Plain-text document sources ▸
--------

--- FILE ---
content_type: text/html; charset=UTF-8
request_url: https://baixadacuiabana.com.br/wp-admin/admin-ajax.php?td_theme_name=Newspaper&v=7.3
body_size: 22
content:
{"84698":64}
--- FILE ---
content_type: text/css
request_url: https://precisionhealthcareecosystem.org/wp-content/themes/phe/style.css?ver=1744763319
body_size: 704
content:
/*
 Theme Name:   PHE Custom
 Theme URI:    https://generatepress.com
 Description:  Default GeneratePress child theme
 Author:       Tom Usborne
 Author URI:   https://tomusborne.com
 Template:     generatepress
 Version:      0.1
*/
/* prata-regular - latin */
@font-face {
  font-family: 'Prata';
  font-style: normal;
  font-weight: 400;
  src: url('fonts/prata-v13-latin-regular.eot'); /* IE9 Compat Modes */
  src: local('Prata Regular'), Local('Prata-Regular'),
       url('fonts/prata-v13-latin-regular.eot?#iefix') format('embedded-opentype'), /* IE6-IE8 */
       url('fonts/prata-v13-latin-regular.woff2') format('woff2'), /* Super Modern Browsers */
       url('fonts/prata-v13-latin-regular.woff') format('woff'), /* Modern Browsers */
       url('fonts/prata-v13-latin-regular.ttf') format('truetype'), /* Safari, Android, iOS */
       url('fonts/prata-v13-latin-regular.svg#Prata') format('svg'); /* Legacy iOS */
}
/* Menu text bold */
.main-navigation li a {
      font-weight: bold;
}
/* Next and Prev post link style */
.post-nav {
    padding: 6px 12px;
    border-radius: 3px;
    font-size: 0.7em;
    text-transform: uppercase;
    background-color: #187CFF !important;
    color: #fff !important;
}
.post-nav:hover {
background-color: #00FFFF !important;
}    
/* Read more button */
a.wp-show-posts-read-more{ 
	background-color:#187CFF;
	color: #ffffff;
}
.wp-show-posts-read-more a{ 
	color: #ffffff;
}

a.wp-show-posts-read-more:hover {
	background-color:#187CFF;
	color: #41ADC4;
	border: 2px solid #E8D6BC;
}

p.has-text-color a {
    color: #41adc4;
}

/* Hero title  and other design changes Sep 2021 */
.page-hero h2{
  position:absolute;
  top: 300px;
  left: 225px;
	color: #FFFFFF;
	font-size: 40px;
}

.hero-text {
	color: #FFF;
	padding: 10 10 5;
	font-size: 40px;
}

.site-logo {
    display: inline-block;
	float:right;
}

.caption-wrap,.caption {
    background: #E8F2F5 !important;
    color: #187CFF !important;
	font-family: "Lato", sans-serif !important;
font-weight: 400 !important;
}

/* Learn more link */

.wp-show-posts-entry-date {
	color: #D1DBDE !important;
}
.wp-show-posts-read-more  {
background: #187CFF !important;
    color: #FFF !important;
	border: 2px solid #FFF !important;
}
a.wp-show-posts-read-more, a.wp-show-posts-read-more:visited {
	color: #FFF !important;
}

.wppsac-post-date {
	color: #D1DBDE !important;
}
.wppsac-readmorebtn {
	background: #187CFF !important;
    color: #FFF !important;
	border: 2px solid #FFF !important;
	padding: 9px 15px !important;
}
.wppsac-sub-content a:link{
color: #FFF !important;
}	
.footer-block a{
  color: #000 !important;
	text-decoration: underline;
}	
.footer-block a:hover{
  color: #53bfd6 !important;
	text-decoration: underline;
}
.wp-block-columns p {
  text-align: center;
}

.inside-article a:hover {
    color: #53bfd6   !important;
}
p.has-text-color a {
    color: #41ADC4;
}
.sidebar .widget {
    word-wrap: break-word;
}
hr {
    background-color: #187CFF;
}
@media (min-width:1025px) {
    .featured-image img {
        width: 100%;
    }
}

--------

What you need to do ▸ Exact duplication is required for the lines above, from the line that contains "body_size: 22" to the line that contains "src: url('fonts/prata-v13-latin-regular.eot'); /*", inclusive; omit all others.

Answer to this problem ▸
body_size: 22
content:
{"84698":64}
--- FILE ---
content_type: text/css
request_url: https://precisionhealthcareecosystem.org/wp-content/themes/phe/style.css?ver=1744763319
body_size: 704
content:
/*
 Theme Name:   PHE Custom
 Theme URI:    https://generatepress.com
 Description:  Default GeneratePress child theme
 Author:       Tom Usborne
 Author URI:   https://tomusborne.com
 Template:     generatepress
 Version:      0.1
*/
/* prata-regular - latin */
@font-face {
  font-family: 'Prata';
  font-style: normal;
  font-weight: 400;
  src: url('fonts/prata-v13-latin-regular.eot'); /* IE9 Compat Modes */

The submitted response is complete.